The SBM-RGBD dataset [
33] is a publicly available benchmarking framework specifically designed to evaluate and compare scene background modeling methods for moving object detection on RGBD videos. It involves the most extensive RGBD video dataset ever made for this specific purpose and also includes videos coming from other datasets, namely, GSM [
32], MULTIVISION [
58], Princeton Tracking Benchmark [
95], RGB-D Object Detection dataset [
17], and UR Fall Detection Dataset [
106,
107]. The 33 videos acquired by Kinect cameras span seven categories, selected to include diverse scene background modeling challenges for moving object detection: illumination changes, color and depth camouflage, intermittent motion, out of sensor depth range, color and depth shadows, and bootstrapping. Depth images are already synchronized and registered with the corresponding color images by projecting the depth map onto the color image, allowing a color-depth pixel correspondence. For each sequence, pixels that have no color-depth correspondence (due to the difference in the color and depth cameras centers) are signaled in a binary Region-of-Interest (ROI) image and are excluded by the evaluation.

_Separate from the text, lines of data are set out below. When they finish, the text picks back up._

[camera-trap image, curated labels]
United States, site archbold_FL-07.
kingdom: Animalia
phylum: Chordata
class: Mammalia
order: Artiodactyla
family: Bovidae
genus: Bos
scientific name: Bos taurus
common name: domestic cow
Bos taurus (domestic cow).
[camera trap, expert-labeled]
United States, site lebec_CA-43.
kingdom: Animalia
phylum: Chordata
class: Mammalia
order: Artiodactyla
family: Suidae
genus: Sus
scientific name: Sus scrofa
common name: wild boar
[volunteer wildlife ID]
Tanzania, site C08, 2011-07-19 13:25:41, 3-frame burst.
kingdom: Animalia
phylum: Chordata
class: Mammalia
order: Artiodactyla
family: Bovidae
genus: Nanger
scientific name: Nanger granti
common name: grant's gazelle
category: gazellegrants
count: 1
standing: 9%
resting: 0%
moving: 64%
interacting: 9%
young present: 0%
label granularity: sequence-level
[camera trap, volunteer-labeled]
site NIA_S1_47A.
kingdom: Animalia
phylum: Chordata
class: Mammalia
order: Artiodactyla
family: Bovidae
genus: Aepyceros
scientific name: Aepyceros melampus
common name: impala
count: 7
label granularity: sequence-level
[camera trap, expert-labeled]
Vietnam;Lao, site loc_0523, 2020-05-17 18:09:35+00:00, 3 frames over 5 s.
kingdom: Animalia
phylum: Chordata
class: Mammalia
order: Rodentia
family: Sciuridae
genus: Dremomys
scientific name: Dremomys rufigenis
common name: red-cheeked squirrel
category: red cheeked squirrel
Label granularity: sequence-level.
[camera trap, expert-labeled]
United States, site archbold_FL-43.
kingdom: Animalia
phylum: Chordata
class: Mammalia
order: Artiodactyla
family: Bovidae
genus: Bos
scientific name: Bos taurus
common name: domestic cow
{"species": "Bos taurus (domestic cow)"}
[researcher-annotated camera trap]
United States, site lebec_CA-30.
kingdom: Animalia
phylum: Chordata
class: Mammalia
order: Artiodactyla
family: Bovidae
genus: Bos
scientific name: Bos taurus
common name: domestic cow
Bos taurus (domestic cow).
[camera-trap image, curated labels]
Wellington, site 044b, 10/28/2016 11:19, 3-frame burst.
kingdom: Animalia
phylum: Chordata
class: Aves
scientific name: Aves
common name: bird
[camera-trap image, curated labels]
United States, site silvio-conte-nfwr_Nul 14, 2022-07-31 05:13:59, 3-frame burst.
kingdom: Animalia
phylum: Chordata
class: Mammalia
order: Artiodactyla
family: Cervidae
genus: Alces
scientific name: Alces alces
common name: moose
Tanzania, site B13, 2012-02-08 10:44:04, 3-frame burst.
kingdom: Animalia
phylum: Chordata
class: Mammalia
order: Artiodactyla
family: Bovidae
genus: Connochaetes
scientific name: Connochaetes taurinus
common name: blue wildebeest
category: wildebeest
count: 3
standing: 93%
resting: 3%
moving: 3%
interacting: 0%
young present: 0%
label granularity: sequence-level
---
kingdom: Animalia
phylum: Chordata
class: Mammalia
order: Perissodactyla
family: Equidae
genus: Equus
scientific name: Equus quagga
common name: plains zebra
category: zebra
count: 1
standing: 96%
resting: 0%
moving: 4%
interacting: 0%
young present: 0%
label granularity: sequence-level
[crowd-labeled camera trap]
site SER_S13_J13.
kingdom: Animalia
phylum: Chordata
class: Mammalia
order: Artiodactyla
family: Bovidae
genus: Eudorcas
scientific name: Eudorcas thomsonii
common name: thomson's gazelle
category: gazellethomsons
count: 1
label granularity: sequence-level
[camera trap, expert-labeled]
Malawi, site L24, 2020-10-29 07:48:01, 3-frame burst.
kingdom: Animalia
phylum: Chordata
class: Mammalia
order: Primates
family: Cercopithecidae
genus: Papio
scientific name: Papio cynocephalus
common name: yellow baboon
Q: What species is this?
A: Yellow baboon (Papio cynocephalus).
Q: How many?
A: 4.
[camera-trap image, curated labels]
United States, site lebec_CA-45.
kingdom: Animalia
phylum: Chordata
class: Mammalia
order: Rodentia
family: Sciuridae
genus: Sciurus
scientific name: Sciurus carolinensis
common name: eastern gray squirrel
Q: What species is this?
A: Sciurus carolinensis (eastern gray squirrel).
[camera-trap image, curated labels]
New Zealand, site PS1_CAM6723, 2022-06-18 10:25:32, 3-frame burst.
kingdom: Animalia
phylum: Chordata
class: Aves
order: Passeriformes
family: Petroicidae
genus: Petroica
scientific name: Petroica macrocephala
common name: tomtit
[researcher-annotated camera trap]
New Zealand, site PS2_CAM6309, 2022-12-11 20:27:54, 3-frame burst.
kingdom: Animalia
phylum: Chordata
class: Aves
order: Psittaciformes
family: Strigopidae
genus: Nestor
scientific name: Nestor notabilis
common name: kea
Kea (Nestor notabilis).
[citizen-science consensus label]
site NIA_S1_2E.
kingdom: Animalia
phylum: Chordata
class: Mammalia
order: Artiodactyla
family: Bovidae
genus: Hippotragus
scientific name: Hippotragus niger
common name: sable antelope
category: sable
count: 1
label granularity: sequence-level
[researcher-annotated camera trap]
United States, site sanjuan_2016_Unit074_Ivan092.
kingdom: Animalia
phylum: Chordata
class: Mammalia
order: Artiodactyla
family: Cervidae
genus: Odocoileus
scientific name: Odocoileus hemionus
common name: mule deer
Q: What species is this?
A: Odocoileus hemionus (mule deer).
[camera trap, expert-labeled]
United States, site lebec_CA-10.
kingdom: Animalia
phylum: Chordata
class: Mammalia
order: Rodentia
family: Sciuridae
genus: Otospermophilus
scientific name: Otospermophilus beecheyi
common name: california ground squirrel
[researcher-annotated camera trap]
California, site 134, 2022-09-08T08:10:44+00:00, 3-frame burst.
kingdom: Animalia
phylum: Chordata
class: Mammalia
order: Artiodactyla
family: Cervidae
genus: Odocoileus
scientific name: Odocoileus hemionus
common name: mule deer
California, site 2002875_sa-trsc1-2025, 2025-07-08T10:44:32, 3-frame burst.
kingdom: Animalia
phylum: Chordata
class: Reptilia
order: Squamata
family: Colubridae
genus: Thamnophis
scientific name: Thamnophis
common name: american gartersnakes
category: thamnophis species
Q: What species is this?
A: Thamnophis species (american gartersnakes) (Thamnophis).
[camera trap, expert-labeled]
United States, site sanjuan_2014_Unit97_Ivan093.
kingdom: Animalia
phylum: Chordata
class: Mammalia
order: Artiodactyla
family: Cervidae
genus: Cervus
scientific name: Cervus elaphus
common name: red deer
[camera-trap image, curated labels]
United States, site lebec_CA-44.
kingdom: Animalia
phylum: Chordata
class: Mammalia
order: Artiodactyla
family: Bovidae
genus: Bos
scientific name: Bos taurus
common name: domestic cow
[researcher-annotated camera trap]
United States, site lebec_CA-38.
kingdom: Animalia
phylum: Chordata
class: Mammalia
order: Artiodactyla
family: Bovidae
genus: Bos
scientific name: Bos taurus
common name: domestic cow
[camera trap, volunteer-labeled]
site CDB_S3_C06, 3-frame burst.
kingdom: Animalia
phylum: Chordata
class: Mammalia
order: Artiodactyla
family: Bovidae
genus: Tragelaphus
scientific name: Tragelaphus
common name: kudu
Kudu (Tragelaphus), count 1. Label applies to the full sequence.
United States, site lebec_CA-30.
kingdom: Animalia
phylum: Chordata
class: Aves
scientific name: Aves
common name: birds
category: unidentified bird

Other publicly available RGBD video datasets are worth mentioning, being equipped with pixel-wise GT foreground masks, which are devoted to specific applications. These include the BIWI RGBD-ID dataset [
108,
109] and the IPG dataset [
110,
111], targeted to people re-identification, and the VAP Trimodal People Segmentation Dataset [
74,
112], that contains videos captured by thermal, depth, and color sensors, devoted to human body segmentation.